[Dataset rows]
►

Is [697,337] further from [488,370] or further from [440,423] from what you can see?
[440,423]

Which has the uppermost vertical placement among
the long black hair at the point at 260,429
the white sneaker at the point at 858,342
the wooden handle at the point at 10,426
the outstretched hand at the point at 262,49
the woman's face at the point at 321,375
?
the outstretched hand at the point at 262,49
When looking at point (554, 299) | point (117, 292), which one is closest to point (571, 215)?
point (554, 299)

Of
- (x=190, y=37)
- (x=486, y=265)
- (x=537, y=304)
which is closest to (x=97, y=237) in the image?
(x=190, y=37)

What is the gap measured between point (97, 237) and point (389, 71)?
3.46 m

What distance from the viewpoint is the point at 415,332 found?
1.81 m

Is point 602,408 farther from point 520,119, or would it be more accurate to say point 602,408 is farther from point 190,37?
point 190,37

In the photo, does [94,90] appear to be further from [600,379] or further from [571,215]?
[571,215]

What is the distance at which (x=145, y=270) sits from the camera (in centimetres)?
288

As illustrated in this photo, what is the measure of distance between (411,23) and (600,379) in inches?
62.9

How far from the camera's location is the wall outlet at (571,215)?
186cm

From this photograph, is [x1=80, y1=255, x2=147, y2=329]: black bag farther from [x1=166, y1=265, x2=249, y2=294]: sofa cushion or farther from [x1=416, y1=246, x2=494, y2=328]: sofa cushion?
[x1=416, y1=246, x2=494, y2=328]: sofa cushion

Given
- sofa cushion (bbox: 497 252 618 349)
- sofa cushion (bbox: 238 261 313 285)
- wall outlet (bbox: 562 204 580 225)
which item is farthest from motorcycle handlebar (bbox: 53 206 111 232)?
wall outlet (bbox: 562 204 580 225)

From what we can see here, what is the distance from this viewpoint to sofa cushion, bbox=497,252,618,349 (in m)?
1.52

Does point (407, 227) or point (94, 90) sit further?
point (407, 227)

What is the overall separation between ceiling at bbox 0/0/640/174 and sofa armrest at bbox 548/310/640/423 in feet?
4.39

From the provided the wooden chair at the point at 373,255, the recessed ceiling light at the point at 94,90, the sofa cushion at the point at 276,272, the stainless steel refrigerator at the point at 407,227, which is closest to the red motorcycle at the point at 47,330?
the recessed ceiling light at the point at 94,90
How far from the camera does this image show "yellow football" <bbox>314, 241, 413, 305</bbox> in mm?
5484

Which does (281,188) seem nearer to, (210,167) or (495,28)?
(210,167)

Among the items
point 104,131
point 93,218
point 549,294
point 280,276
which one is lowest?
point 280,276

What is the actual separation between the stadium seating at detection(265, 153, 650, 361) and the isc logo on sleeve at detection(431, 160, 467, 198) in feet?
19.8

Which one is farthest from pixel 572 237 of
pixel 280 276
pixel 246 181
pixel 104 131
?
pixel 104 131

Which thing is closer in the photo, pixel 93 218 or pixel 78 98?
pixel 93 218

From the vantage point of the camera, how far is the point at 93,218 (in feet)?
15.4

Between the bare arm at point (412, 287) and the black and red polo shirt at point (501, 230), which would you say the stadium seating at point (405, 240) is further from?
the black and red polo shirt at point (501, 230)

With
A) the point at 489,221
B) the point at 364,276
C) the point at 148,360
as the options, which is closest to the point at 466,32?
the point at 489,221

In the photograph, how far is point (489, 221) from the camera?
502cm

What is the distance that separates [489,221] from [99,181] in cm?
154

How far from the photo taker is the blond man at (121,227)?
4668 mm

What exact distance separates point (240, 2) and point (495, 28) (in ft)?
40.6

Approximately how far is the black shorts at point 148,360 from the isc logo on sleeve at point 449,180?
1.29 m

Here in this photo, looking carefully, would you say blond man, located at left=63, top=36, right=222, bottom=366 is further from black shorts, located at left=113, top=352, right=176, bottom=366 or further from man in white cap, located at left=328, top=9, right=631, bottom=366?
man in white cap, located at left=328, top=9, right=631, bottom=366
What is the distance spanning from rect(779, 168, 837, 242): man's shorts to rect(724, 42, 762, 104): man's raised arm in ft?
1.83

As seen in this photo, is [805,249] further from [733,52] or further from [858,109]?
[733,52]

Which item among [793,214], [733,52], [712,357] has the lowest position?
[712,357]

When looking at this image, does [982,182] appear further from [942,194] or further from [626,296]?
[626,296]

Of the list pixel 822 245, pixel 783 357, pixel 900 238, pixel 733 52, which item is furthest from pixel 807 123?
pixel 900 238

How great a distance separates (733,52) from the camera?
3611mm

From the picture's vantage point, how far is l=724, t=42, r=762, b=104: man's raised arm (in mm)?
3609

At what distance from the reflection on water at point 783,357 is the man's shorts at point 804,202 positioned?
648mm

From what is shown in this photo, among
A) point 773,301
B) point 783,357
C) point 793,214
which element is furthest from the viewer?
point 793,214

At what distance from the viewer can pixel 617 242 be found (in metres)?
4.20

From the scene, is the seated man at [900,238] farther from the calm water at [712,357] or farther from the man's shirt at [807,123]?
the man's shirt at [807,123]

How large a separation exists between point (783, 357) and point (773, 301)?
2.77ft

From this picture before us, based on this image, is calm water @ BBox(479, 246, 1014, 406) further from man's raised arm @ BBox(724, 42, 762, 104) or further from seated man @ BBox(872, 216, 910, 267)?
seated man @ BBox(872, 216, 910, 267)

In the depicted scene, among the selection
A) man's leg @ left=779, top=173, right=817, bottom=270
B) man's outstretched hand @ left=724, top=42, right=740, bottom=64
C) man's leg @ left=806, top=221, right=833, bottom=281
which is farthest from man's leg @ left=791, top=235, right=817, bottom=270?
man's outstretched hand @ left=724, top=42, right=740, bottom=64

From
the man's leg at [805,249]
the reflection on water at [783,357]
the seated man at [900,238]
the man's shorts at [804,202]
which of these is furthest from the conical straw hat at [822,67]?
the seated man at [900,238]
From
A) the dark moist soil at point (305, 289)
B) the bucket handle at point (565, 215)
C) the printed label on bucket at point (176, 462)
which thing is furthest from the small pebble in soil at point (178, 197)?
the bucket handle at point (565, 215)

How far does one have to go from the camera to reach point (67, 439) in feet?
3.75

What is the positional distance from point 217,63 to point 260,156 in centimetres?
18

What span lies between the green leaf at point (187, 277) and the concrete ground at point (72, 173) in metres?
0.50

◄

What the task asks:
Your task is to repeat each line of the material exactly.

Finished answer:
Is [697,337] further from [488,370] or further from [440,423] from what you can see?
[440,423]

Which has the uppermost vertical placement among
the long black hair at the point at 260,429
the white sneaker at the point at 858,342
the wooden handle at the point at 10,426
the outstretched hand at the point at 262,49
the woman's face at the point at 321,375
?
the outstretched hand at the point at 262,49
When looking at point (554, 299) | point (117, 292), which one is closest to point (571, 215)?
point (554, 299)

Of
- (x=190, y=37)
- (x=486, y=265)
- (x=537, y=304)
which is closest to (x=97, y=237) in the image?
(x=190, y=37)

What is the gap measured between point (97, 237) and point (389, 71)?
3.46 m

What distance from the viewpoint is the point at 415,332 found?
1.81 m

Is point 602,408 farther from point 520,119, or would it be more accurate to say point 602,408 is farther from point 190,37?
point 190,37

In the photo, does [94,90] appear to be further from [600,379] or further from [571,215]?
[571,215]

What is the distance at which (x=145, y=270) sits from the camera (in centimetres)?
288

As illustrated in this photo, what is the measure of distance between (411,23) and (600,379) in inches?
62.9

How far from the camera's location is the wall outlet at (571,215)?
186cm

From this photograph, is [x1=80, y1=255, x2=147, y2=329]: black bag farther from [x1=166, y1=265, x2=249, y2=294]: sofa cushion or farther from [x1=416, y1=246, x2=494, y2=328]: sofa cushion?
[x1=416, y1=246, x2=494, y2=328]: sofa cushion

Given
- sofa cushion (bbox: 497 252 618 349)
- sofa cushion (bbox: 238 261 313 285)
- wall outlet (bbox: 562 204 580 225)
which item is farthest from motorcycle handlebar (bbox: 53 206 111 232)?
wall outlet (bbox: 562 204 580 225)

From what we can see here, what is the distance from this viewpoint to sofa cushion, bbox=497,252,618,349 (in m)?
1.52

Does point (407, 227) or point (94, 90) sit further?
point (407, 227)

What is the overall separation between ceiling at bbox 0/0/640/174 and sofa armrest at bbox 548/310/640/423 in feet?
4.39

From the provided the wooden chair at the point at 373,255, the recessed ceiling light at the point at 94,90, the sofa cushion at the point at 276,272, the stainless steel refrigerator at the point at 407,227, which is closest to the red motorcycle at the point at 47,330?
the recessed ceiling light at the point at 94,90
How far from the camera does this image show "yellow football" <bbox>314, 241, 413, 305</bbox> in mm?
5484

Which does (281,188) seem nearer to, (210,167) or (495,28)?
(210,167)

Among the items
point 104,131
point 93,218
point 549,294
point 280,276
which one is lowest?
point 280,276

What is the actual separation between the stadium seating at detection(265, 153, 650, 361) and the isc logo on sleeve at detection(431, 160, 467, 198) in feet?
19.8

Which one is farthest from pixel 572 237 of
pixel 280 276
pixel 246 181
pixel 104 131
?
pixel 104 131

Which thing is closer in the photo, pixel 93 218 or pixel 78 98?
pixel 93 218

From the vantage point of the camera, how far is the point at 93,218 (in feet)?
15.4

Between the bare arm at point (412, 287) and the black and red polo shirt at point (501, 230), which would you say the stadium seating at point (405, 240) is further from?
the black and red polo shirt at point (501, 230)

With
A) the point at 489,221
B) the point at 364,276
C) the point at 148,360
as the options, which is closest to the point at 466,32?
the point at 489,221

In the photograph, how far is point (489, 221) from the camera?
502cm

What is the distance that separates [489,221] from [99,181] in cm?
154

How far from the photo taker is the blond man at (121,227)?
4668 mm

What exact distance separates point (240, 2) and point (495, 28) (in ft)?
40.6

Approximately how far is the black shorts at point 148,360 from the isc logo on sleeve at point 449,180?
1.29 m

Here in this photo, looking carefully, would you say blond man, located at left=63, top=36, right=222, bottom=366 is further from black shorts, located at left=113, top=352, right=176, bottom=366 or further from man in white cap, located at left=328, top=9, right=631, bottom=366?
man in white cap, located at left=328, top=9, right=631, bottom=366
What is the distance spanning from rect(779, 168, 837, 242): man's shorts to rect(724, 42, 762, 104): man's raised arm in ft?
1.83

As seen in this photo, is [805,249] further from [733,52] or further from [858,109]?
[733,52]

Which item among [793,214], [733,52], [712,357] has the lowest position?
[712,357]

When looking at this image, does [982,182] appear further from [942,194] or further from [626,296]?
[626,296]

Of the list pixel 822 245, pixel 783 357, pixel 900 238, pixel 733 52, which item is furthest from pixel 807 123?
pixel 900 238

How great a distance separates (733,52) from the camera?
3611mm

From the picture's vantage point, how far is l=724, t=42, r=762, b=104: man's raised arm (in mm)?
3609

At what distance from the reflection on water at point 783,357 is the man's shorts at point 804,202 positioned?
648mm

From what is shown in this photo, among
A) point 773,301
B) point 783,357
C) point 793,214
which element is furthest from the viewer?
point 793,214

At what distance from the viewer can pixel 617 242 be found (in metres)?
4.20

From the scene, is the seated man at [900,238] farther from the calm water at [712,357] or farther from the man's shirt at [807,123]?
the man's shirt at [807,123]

How large a separation exists between point (783, 357) and point (773, 301)?
2.77ft

From this picture before us, based on this image, is calm water @ BBox(479, 246, 1014, 406) further from man's raised arm @ BBox(724, 42, 762, 104) or further from seated man @ BBox(872, 216, 910, 267)?
seated man @ BBox(872, 216, 910, 267)

In the depicted scene, among the selection
A) man's leg @ left=779, top=173, right=817, bottom=270
B) man's outstretched hand @ left=724, top=42, right=740, bottom=64
C) man's leg @ left=806, top=221, right=833, bottom=281
which is farthest from man's leg @ left=791, top=235, right=817, bottom=270?
man's outstretched hand @ left=724, top=42, right=740, bottom=64

From
the man's leg at [805,249]
the reflection on water at [783,357]
the seated man at [900,238]
the man's shorts at [804,202]
which of these is furthest from the conical straw hat at [822,67]?
the seated man at [900,238]
From
A) the dark moist soil at point (305, 289)
B) the bucket handle at point (565, 215)
C) the printed label on bucket at point (176, 462)
which thing is furthest from the small pebble in soil at point (178, 197)?
the bucket handle at point (565, 215)

How far does one have to go from the camera to reach point (67, 439) in feet?
3.75

What is the positional distance from point 217,63 to point 260,156 in centimetres?
18

What span lies between the green leaf at point (187, 277) and the concrete ground at point (72, 173) in metres?
0.50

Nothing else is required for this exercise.